Lorenzen extends scoreless streak to MLB-best 21 2/3 IP

Detroit Tigers

KANSAS CITY — Michael Lorenzen was a portrait of frustration three weeks ago after a five-run second inning led to a loss in Colorado.

“I thought I had really good stuff, but really good stuff and not getting results isn’t good enough,” Lorenzen said that day. “So I have to figure out how to get results. The object of the game is to win the baseball game, and I need to keep the team in a position to do that. Allowing them to score five in one inning, it’s not good enough.”

Lorenzen hasn’t allowed a run since, including seven scoreless innings in the Tigers’ 3-0 shutout of the Royals on Thursday afternoon at Kauffman Stadium. He has tossed 21 2/3 scoreless innings since that five-run second (22 1/3 if you count his inning of relief in the All-Star Game), the longest active streak in the Majors and the longest by a Tiger since Michael Fulmer’s 33 1/3 innings in 2016. 

How’s that for results?

“There’s just a different confidence when you develop more and more skill,” Lorenzen said. “I just know that I’ve developed the skills that I needed, cleaning up the command with the slider, not just trying to land it in the zone, but actually trying to execute in a certain part of the zone. My changeup feels a lot more comfortable consistently.”

It’s the same stuff Lorenzen had going a few weeks ago. It’s moving better than it did at Coors Field given the altitude. But he’s also believing in it and becoming more precise.

“My stuff is good,” he said, “and if I can execute it even better, I’m personally going to have better results. That’s what I felt going into the second half, and that’s kind of what’s happening.”

It’s plenty good for the Tigers, who return home off a 5-2 road trip that has brought them to within eight games of .500 (44-52) for the first time since June 8. They’ll host the Padres on Friday with a chance at their first three-game winning streak since the first week of May.

“I think his mentality has been excellent going on a couple [of] months now, where he’s able to reset, get back in the strike zone, get back to competitive pitches, mix his pitches well,” manager A.J. Hinch said. “He’s unafraid to use any pitch, which is good, and I just love the way he goes about it.”

The way Lorenzen is pitching is also plenty good enough for a lot of teams looking for rotation help, which is why it’s tricky and Lorenzen’s joy is slightly guarded.

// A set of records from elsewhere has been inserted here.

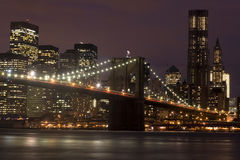 Brooklyn Bridge Manhattan. The iconic Brooklyn Bridge blends into the skyscrapers and office buildings of lower Manhattan at night royalty free stock image
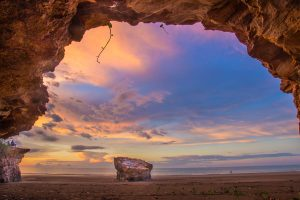 Sunset framed from a cave at the Dripstone Cliffs, Casuarina Coastal Reserve, Darwin, Northern Territory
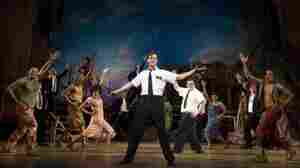 Andrew Rannells performs with an ensemble cast in The Book of Mormon, which is nominated for 14 Tony Awards.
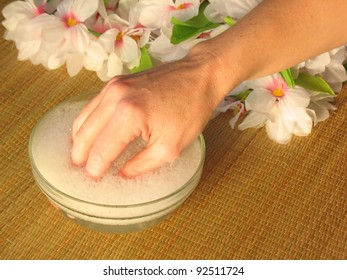Woman's hand soaking in a bowl of soapy water before getting a manicure at an elegant spa.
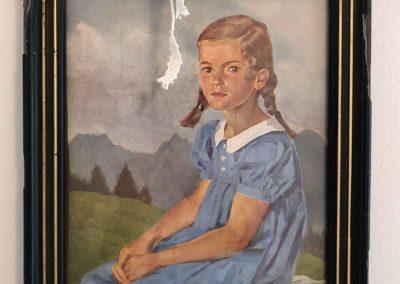 Kleines Mädchen mit Zöpfen vor Berglandschaft, Bildrahmen mit Schleife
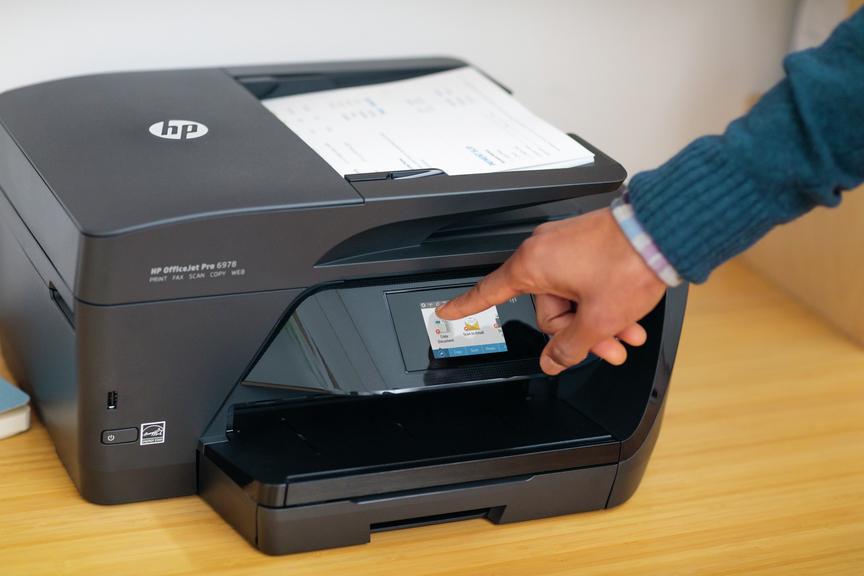 man using HP printer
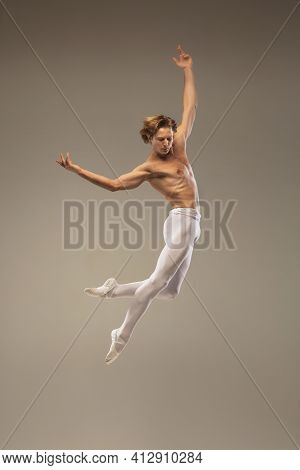 Aesthetic. Young And Graceful Ballet Dancer Isolated On Studio Background In Flight, Jump. Art, Moti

The scouts who watched Eduardo Rodriguez on Wednesday night stayed for the series finale to look at Lorenzen. While Rodriguez has been more hyped leading into the Aug. 1 Trade Deadline, Lorenzen is a real option for teams as well, especially since he’s on a true one-year contract at $8.5 million — no opt-out, no trade veto power.

“Guys sign one-year deals, and teams generally do that to get pieces back if you perform well,” Lorenzen explained last week. “That’s just the way teams do it. We’re at a spot where the Central’s open for the taking. 

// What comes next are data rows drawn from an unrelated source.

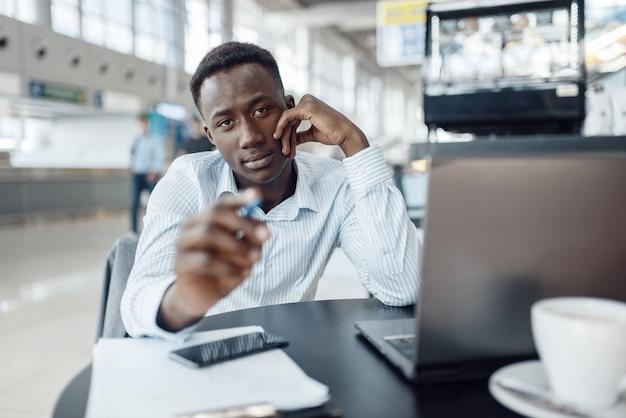 オフィスカフェでラップトップに取り組んでいる若い黒人実業家。成功したビジネスパーソンはフードコートでコーヒーを飲み、正装で黒人男性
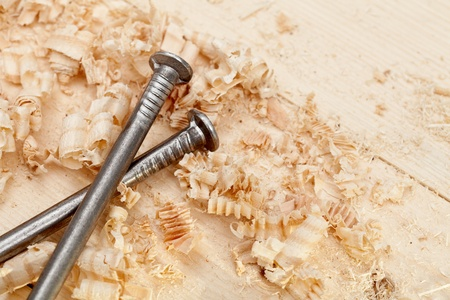 Wood surface, shavings and nails closeup photo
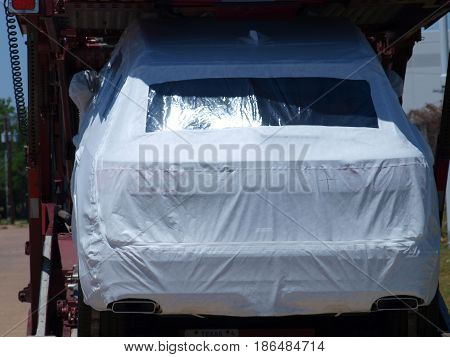 Dallas,USA,14May2017. A clean car transport prepares a shipment of new autos with zip cover bags to protect the finishes.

“No one really truly knows anything. So both sides make sense. I just need to stay off my phone, stay off the internet, do my scouting and play baseball.”

He has executed that as well.

“Honestly, I’m trying to read my Bible more,” Lorenzen said, “to where it’s like I need something to read to get my mind on my faith, to get to where my mind is on that and pitching.”

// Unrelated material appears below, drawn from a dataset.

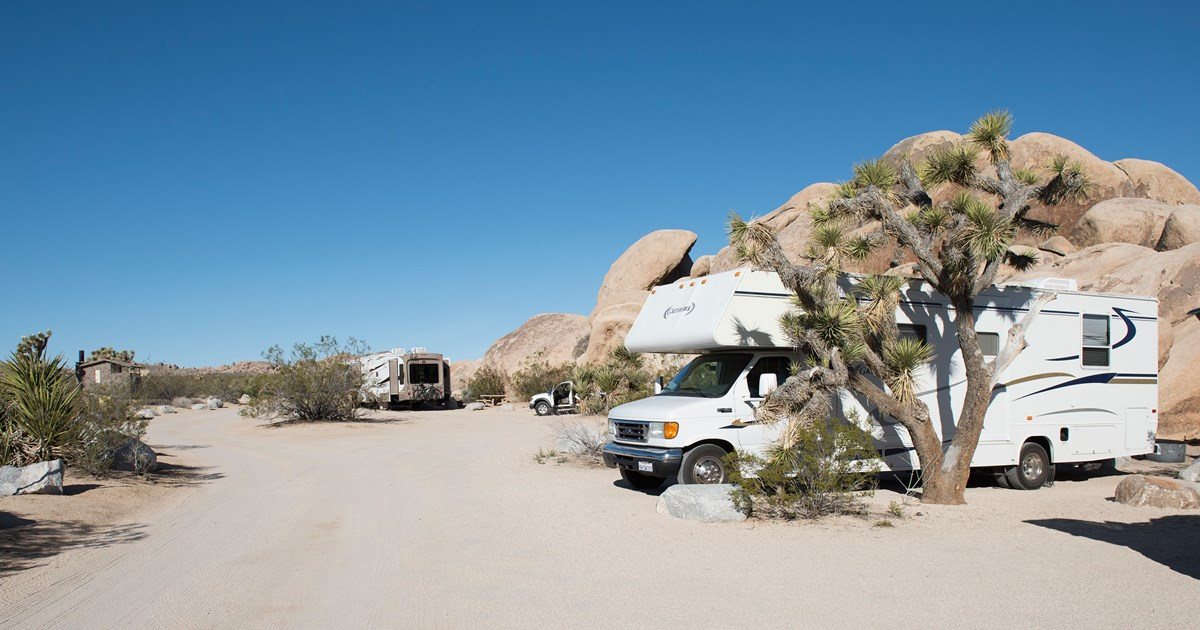 Color photo of RVs in sites at Belle Campground with rock formations and Joshua trees nearby. NPS / Hannah Schwalbe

Lorenzen never allowed an aggressive Royals lineup the chance to string together hits and runs like it did to Rodriguez and Tarik Skubal before him. Though two of Lorenzen’s three hits allowed were doubles from left-handed hitters, he stranded two runners before Zack McKinstry and Javier Báez executed a relay to throw out Kyle Isbel trying to stretch a one-out triple in the sixth. An MJ Melendez flyout in the seventh was the only ball to top 100 mph in exit velocity off him.

He’s an All-Star,” Royals manager Matt Quatraro said. “You look at his hits, innings pitched. He doesn’t give up a lot. You really have to maximize your chances. And then today, he didn’t give us many.”

When Lorenzen was named an All-Star on July 2, he half-jokingly bemoaned his 4.28 ERA. His scoreless streak has lowered that to 3.49. Yes, he’s good enough.